A notorious criminal from Uttar Pradesh, carrying a cash reward of Rs 50,000 on his head, was killed in a joint operation by the Special Task Force (STF) of UP and the Mumbai police crime branch on the beaches of Aksa in Madh on Wednesday afternoon.
This is the first major operation by the crime branch this year, and the third encounter killing of a gangster in the city during the past fortnight.
Joint commissioner of police, crime, Himanshu Roy, said that Dillip Yadav (35) alias Rahul alias Major was wanted in at least six murder cases by the Uttar Pradesh police since one and half years.
According to Roy, Yadav, originally from Varanasi in Uttar Pradesh, had 19 major cases against him in Azamgarh, Varanasi, Jaunpur and other parts of eastern UP.
Of those eight were murders while the rest constituted kidnappings and extortion.
“He was basically a contract killer, though he was involved in a few kidnappings also,” Roy said. In 2005, Yadav had allegedly murdered BJP leader from Azamgarh, Rajendra Mishra.
In 2007, Kalpnath Yadav, a civil contractor from Azamgarh was also killed by him.
The same year, Yadav killed a PCO owner in Jaunpur after he mistook him for another businessman for whom he had taken Supari.
Roy said Yadav had gone underground for the past one and half years during which he committed six murders. Recently, the UP STF intercepted some of his ransom calls to businessmen and traced those calls to Mumbai.
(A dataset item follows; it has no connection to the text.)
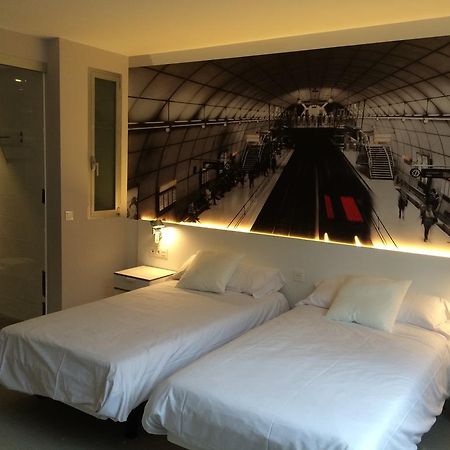 Bilbao City Rooms Екстер'єр фото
They located his whereabouts in Malad-Malwani area and intimated the Mumbai police crime branch.
On Wednesday, Yadav was traced to the Aksa beach and a joint team comprising the Anti Extortion Cell of the crime branch accosted him there.
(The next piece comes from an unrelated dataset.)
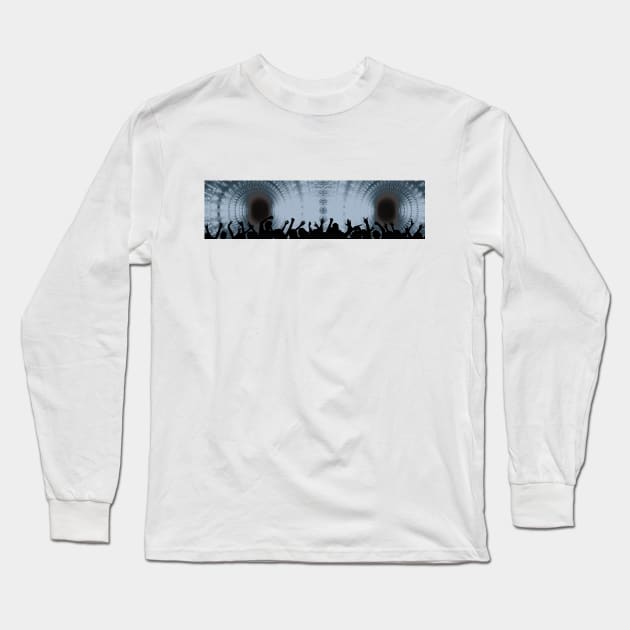 Party People Long Sleeve T-Shirt by DVL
Roy said even after he was surrounded and was asked to surrender, Yadav allegedly opened fire from a 9 mm pistol he was carrying.
The police retaliated with firing and in the exchange of fire Yadav was critically injured and was taken to the Bhagwati Hospital in Borivli (W) where he was declared dead before admission. In all, Yadav had fired three rounds at the police and police fired seven rounds in retaliation, Roy added.
When asked if Yadav was part of a bigger criminal outfit, Roy said, “He worked all by himself and not for any outfit.”